**Task description**
Let the line containing "Label granularity: sequence-level." serve as the first line of the answer and the final line of the entries as its last, with every line between copied exactly.

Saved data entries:
______________________________

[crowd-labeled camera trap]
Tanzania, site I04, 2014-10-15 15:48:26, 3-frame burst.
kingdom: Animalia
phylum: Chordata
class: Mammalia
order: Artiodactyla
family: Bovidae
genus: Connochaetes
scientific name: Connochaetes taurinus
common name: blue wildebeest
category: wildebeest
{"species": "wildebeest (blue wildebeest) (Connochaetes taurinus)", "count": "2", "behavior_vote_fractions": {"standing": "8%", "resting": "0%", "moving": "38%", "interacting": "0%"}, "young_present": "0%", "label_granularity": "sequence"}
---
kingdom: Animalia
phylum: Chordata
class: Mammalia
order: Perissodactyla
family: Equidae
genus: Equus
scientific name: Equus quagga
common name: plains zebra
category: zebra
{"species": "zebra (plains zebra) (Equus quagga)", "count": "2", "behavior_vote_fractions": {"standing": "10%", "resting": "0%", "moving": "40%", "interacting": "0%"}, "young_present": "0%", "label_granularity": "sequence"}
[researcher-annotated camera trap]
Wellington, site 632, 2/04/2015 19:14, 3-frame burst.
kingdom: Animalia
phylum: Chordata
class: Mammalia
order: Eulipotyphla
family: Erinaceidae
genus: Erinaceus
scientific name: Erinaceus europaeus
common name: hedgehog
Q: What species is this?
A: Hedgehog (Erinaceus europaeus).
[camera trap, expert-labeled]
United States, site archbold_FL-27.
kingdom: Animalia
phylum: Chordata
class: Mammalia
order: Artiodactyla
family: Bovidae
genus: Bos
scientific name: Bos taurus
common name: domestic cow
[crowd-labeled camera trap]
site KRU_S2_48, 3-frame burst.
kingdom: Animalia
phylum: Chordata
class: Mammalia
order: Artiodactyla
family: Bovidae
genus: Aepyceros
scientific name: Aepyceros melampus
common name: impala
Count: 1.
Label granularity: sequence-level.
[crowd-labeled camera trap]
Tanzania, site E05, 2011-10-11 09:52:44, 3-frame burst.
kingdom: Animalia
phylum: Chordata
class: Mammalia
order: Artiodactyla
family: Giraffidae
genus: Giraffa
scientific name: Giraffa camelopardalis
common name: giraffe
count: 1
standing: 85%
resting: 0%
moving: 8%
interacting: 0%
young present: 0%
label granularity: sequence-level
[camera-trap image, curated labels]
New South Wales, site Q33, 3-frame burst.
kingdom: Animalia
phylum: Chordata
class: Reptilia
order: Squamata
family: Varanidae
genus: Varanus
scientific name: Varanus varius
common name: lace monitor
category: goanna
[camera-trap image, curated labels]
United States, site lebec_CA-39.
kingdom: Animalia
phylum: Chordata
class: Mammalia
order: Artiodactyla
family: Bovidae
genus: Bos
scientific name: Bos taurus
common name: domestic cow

______________________________

**Solution to the problem**
Label granularity: sequence-level.
[crowd-labeled camera trap]
Tanzania, site E05, 2011-10-11 09:52:44, 3-frame burst.
kingdom: Animalia
phylum: Chordata
class: Mammalia
order: Artiodactyla
family: Giraffidae
genus: Giraffa
scientific name: Giraffa camelopardalis
common name: giraffe
count: 1
standing: 85%
resting: 0%
moving: 8%
interacting: 0%
young present: 0%
label granularity: sequence-level
[camera-trap image, curated labels]
New South Wales, site Q33, 3-frame burst.
kingdom: Animalia
phylum: Chordata
class: Reptilia
order: Squamata
family: Varanidae
genus: Varanus
scientific name: Varanus varius
common name: lace monitor
category: goanna
[camera-trap image, curated labels]
United States, site lebec_CA-39.
kingdom: Animalia
phylum: Chordata
class: Mammalia
order: Artiodactyla
family: Bovidae
genus: Bos
scientific name: Bos taurus
common name: domestic cow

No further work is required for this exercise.